When a person's physical or mental condition keeps him or her from functioning as most people do
© The World Bank

What is it?

A disability can be physical (such as paralysis, loss of limb, deafness), mental (such as depression or post-traumatic stress disorder) or intellectual (such as a learning disability). Some people are born disabled; others become disabled as a result of an accident or disease. Disabilities range from moderate to significant and can be temporary or permanent. With the help of a supportive community, education and vocational opportunities, disabled persons can make progress.

Here are some statistics:

  • 650 million people in the world are disabled, according to the World Health Organization.
  • 80% of disabled people live in developing countries.
  • 20% of the world’s poorest people are disabled, and tend to be regarded in their own communities as the most disadvantaged.
  • 1 in every 10 children around the world copes with a disability.
  • Only 2-3% of disabled children in poor countries go to school.

These numbers are gravely underestimated because disabled people are typically shunned, isolated and stigmatized by their community, so they are often left out of census reports. Families often hide disabled children and exclude them from family and community activities.

Why should I care?

Disability leads to poverty

When persons with a disability are kept from attending school or finding work, they tend to be the poorest among the poor because they don't acquire any skills.

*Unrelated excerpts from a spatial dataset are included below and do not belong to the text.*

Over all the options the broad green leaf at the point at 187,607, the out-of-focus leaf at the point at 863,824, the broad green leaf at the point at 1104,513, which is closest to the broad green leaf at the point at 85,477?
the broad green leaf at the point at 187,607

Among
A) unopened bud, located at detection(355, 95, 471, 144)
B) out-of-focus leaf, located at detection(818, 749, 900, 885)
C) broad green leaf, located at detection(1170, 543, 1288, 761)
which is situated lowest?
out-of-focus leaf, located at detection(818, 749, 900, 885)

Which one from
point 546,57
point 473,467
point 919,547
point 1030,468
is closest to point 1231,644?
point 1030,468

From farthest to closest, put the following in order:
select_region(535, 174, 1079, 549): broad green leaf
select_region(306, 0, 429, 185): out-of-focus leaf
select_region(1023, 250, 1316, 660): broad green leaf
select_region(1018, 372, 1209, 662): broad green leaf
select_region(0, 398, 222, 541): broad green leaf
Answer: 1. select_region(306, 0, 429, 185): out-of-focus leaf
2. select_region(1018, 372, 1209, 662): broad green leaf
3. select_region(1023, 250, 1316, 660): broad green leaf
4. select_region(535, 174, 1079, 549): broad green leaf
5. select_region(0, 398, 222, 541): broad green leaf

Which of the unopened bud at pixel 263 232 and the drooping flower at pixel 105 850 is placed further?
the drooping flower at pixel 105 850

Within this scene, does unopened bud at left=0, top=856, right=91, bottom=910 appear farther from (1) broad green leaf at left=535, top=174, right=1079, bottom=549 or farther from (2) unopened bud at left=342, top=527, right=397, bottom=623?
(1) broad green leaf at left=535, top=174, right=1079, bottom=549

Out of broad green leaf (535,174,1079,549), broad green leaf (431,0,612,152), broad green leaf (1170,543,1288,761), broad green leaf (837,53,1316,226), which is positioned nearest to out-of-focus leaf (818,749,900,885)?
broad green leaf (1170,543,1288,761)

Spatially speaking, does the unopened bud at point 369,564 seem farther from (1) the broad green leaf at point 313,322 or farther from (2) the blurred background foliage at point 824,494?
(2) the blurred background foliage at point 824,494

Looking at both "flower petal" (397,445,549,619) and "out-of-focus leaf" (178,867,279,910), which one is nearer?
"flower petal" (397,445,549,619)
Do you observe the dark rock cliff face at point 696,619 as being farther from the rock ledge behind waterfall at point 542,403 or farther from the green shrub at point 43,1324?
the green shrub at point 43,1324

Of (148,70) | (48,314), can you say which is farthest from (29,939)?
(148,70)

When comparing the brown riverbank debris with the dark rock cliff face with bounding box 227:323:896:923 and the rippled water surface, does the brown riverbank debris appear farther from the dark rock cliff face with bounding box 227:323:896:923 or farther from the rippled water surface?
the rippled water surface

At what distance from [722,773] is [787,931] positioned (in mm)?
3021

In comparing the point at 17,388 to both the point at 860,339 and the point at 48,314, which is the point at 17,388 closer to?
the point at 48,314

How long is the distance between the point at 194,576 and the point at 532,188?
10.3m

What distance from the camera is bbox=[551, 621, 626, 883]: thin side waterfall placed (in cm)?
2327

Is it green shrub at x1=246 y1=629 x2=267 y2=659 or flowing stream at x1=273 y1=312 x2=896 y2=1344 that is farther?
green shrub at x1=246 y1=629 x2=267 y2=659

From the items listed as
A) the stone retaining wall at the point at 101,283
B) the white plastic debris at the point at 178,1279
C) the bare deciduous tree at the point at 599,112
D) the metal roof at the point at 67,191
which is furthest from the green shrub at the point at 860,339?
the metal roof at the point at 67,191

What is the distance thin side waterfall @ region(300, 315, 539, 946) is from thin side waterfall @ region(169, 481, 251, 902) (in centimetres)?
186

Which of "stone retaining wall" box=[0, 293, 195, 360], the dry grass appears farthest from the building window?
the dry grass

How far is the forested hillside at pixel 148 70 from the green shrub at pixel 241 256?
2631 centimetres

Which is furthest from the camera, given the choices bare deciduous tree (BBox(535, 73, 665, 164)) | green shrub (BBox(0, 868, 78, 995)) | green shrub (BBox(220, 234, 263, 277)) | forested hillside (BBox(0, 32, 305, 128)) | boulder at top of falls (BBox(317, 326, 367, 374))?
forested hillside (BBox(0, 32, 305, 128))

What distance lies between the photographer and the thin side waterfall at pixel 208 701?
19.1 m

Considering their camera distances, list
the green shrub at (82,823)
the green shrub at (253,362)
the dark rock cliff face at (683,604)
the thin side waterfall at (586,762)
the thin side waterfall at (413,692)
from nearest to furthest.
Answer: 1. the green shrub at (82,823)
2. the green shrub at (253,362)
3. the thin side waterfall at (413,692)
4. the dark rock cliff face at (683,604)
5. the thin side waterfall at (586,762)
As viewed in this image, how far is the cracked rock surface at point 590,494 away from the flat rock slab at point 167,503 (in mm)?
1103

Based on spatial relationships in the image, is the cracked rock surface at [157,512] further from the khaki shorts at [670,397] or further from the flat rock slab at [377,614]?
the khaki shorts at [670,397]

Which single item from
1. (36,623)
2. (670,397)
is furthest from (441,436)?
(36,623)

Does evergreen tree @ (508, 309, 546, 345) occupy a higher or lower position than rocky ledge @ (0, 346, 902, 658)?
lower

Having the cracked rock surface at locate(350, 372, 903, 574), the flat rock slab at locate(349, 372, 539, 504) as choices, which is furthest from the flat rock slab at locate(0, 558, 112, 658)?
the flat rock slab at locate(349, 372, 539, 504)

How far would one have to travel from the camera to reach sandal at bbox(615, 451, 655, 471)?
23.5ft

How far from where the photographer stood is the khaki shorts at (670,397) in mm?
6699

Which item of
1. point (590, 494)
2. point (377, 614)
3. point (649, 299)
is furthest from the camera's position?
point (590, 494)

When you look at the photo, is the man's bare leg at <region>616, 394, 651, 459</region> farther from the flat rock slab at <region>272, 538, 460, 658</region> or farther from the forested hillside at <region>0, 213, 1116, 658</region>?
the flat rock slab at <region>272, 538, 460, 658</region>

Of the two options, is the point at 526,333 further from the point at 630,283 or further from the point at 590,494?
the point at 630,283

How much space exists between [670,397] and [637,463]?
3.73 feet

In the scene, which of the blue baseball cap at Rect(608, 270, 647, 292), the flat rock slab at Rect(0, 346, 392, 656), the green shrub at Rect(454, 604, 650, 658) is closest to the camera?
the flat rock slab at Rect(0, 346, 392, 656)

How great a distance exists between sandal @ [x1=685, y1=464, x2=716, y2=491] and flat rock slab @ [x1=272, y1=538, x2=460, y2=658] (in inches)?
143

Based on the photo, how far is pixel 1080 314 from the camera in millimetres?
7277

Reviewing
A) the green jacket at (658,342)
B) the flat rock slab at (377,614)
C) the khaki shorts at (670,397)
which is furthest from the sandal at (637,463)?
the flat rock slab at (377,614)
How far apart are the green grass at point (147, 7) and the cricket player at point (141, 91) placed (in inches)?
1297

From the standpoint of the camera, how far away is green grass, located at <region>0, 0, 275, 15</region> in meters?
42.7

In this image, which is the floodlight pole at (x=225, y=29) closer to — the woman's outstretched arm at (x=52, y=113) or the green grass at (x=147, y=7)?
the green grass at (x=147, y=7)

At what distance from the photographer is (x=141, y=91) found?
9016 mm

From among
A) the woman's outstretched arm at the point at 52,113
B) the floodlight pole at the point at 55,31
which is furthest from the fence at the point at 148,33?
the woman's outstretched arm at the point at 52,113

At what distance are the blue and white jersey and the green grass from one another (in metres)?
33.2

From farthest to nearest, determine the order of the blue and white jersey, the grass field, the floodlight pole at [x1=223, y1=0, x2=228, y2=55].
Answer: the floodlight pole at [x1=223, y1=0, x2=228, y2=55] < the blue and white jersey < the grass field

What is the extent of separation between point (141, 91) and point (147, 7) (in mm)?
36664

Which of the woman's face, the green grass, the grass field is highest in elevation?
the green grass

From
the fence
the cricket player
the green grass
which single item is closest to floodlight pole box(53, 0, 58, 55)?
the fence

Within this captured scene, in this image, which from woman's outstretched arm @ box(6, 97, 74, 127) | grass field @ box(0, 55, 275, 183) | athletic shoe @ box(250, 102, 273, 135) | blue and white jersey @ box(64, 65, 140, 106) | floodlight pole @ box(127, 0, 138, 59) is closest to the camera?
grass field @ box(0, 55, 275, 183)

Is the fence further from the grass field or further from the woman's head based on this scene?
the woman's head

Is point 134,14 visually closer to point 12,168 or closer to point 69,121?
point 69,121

Many people in developing countries think that children with disabilities can't learn or develop skills, so not much is expected from them. In turn, they don't contribute to their communities but are considered to be a burden.

But poverty contributes to disability

Poor people are at greater risk of becoming disabled. They also have fewer chances to overcome their disabilities. This increases the odds that they and their families will remain poor.

Children can be born disabled …

Some children are born disabled because their mothers didn't receive prenatal care or had a hard time giving birth. Or they are born disabled for no clear reason.

Or become disabled …

Children can become disabled during childhood if they are malnourished, exposed to preventable childhood diseases such as polio, or have an accident.

Countries coming out of war have many physically disabled people who were injured during conflict. If these people, especially men, suddenly find themselves unable to work and provide for their families, they may become poorer.

People living in areas prone to conflict or natural hazards (such as hurricanes and droughts) disproportionally suffer from post-traumatic-stress disorder, depression and anxiety.

What is the international community doing?

Demystifying disability in developing countries

Dealing with disability is much more than a health issue. The idea of who is disabled comes from people's cultures. For example, if a deaf child is taught to read lips and lives with people who speak in sign language, the child is not necessarily disabled and can contribute to society.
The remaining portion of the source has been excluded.